February 2016

Vol. 44, No. 1

Ronnie's Back Yard

Editor’s Note: The following article by Simon Perkins about Ronnie Donovan’s remarkable back yard appeared in Mass Audubon’s Sanctuary magazine in the fall of 2004, and is reprinted here with permission.

For years a man named Ronnie Donovan had been calling me about some of the more extraordinary birds that he’d seen in his backyard—Long-eared Owl, Blue Grosbeak, Summer Tanager, Dickcissel, Clay-colored Sparrow, Townsend’s Warbler, MacGillivray’s Warbler, Connecticut Warbler, Mourning Warbler, Hooded Warbler, Kentucky Warbler, Worm-eating Warbler, a Yellow Warbler in January (the first and still-only midwinter record for the state), and, the real jaw-dropper, a Boreal Owl, a very rare miniature visitor from the northern spruce forests of Canada.

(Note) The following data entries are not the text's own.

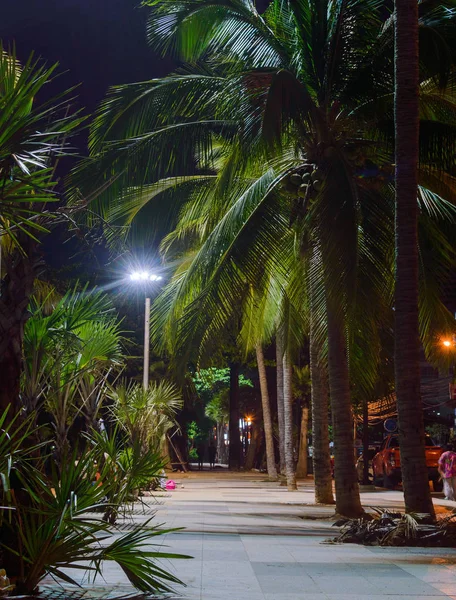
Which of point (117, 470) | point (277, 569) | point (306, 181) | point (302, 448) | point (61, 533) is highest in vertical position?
point (306, 181)

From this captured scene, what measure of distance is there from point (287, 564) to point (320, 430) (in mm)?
8985

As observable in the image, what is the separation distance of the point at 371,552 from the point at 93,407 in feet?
21.4

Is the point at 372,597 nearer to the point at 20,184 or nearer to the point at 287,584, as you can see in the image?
the point at 287,584

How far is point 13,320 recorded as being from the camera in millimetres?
7633

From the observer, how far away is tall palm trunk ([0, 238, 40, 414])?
757cm

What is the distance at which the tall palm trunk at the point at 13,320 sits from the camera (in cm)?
757

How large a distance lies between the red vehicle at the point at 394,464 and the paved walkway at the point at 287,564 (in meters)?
12.1

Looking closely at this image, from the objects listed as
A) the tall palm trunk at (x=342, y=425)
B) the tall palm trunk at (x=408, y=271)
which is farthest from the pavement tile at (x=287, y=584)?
the tall palm trunk at (x=342, y=425)

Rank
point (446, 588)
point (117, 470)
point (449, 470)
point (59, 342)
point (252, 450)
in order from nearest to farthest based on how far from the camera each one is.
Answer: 1. point (446, 588)
2. point (59, 342)
3. point (117, 470)
4. point (449, 470)
5. point (252, 450)

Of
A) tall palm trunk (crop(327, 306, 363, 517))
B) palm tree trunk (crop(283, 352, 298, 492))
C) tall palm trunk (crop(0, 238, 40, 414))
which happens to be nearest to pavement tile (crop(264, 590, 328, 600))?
tall palm trunk (crop(0, 238, 40, 414))

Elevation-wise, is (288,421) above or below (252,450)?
below

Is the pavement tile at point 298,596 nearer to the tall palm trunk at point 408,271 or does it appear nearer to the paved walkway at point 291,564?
the paved walkway at point 291,564

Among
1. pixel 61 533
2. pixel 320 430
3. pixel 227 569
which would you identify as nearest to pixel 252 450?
pixel 320 430

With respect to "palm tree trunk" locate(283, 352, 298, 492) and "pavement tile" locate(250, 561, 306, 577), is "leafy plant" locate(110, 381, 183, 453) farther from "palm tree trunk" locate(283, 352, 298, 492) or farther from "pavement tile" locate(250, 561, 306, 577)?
"pavement tile" locate(250, 561, 306, 577)
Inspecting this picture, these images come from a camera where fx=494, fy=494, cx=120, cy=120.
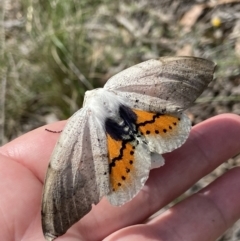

What made the boreal owl transcendent was the fact that it was the second one Ronnie had found in less than a week. He found the first one while birding on Long Island in Boston Harbor during the No-name Storm (the “Perfect Storm”) in late October 1991. He first saw it on October 28, and he relocated it at the same daytime roost on each of the next two days. But, as though that weren’t enough, the following week he found another or the same individual in the only tree over his driveway!

Ronnie’s yard list is even more astonishing considering that virtually all these species have been seen from his kitchen window in an inner-city yard in South Boston and that the “habitat” in the yard itself contains more concrete than plants. So, what is it about Ronnie’s yard? First of all, Ronnie lives there. I’ve spent many hours trying to figure out what it is that makes a top-flight birder; and, as far as I can tell, like any vocation or avocation, it has more to do with concentration, intensity, passion, a sense of awareness, and a deep desire to learn than with physical attributes such as keen visual acuity. Ronnie probably has all of these because, wherever he is, he always finds birds, not only in his yard but also around his neighborhood. Some of Ronnie’s home turf includes Carson Beach in Southie, the harbor islands (especially Long Island), and the marshes along the Neponset River in Dorchester. His list of avian discoveries from these localities is nearly as impressive as his yard list: Bar-tailed Godwit, Yellow Rail, Mew Gull, and a pair of Manx Shearwaters apparently prospecting for nest sites within a hundred yards of Carson Beach.

But, as good as Ronnie is, as the saying goes, no one can squeeze blood out of a rock. Ronnie’s yard may be mostly concrete, but it’s much more than the proverbial rock. Clearly, something or some combination of things sets his yard apart. First of all, it’s coastally located: just up the hill from Carson Beach on Boston Harbor.

The ocean acts as a barrier to most land birds because, if they can, they do whatever it takes to avoid flying over open sea. Because the prevailing winds in most of the United States blow from the west, many species, especially those that migrate long distances, tend to be deflected eastward during the course of their flights, and many of those that pass through New England eventually bump up against the coast. This results in migrants becoming more concentrated along the shore than they would be farther inland.

Secondly, Ronnie’s yard backs up on a small but well-vegetated vacant lot, an exception in this highly residential neighborhood. From a bird’s perspective, a patch of green within a large expanse of buildings and pavement represents an island—an oasis in an otherwise inhospitable desert.

Thirdly, the lot is on a south-facing slope. This means that this tiny patch of green is not only protected from any cold winds that blow from the north but also angled toward the sun to receive more solar radiation. This exposure creates a relatively warm and attractive microclimate. Of course, the many pounds of birdseed that Ronnie casts into his yard play a part too, but that’s just the table setting.

There are other productive patches of habitat along the coast of Massachusetts that attract birds—for example, Plum Island in Newburyport, Eastern Point in Gloucester, Marblehead Neck in Marblehead, the Thicket in Nahant—but, per square foot, Ronnie’s yard beats them all.